## REQUIRED WORK
What is needed is an exact copy of every entry, without the pictures.

## INFORMATION SHOWN
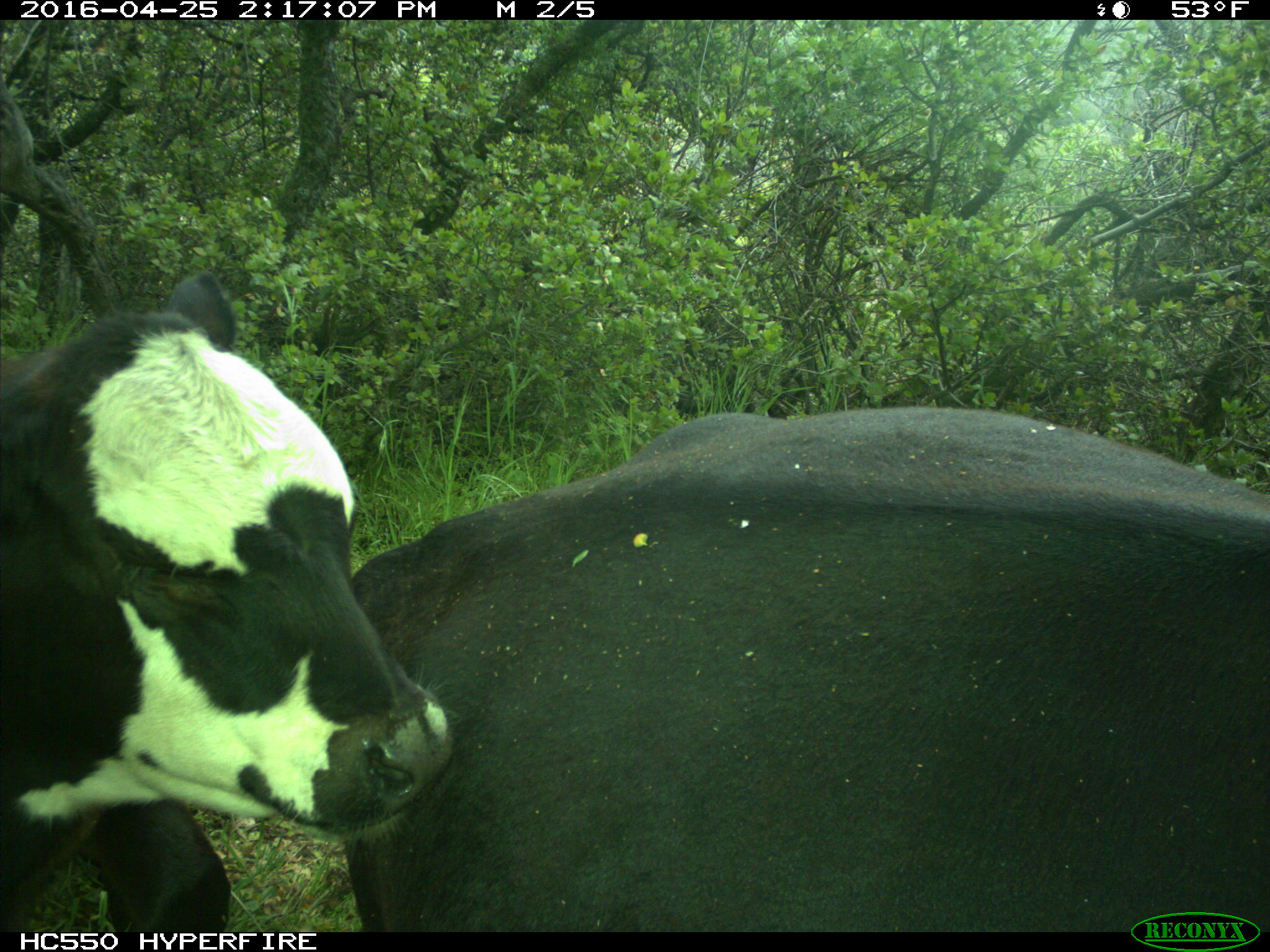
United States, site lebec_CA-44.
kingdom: Animalia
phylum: Chordata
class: Mammalia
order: Artiodactyla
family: Bovidae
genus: Bos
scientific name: Bos taurus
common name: domestic cow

## ANSWER FOR THE TASK
United States, site lebec_CA-44.
kingdom: Animalia
phylum: Chordata
class: Mammalia
order: Artiodactyla
family: Bovidae
genus: Bos
scientific name: Bos taurus
common name: domestic cow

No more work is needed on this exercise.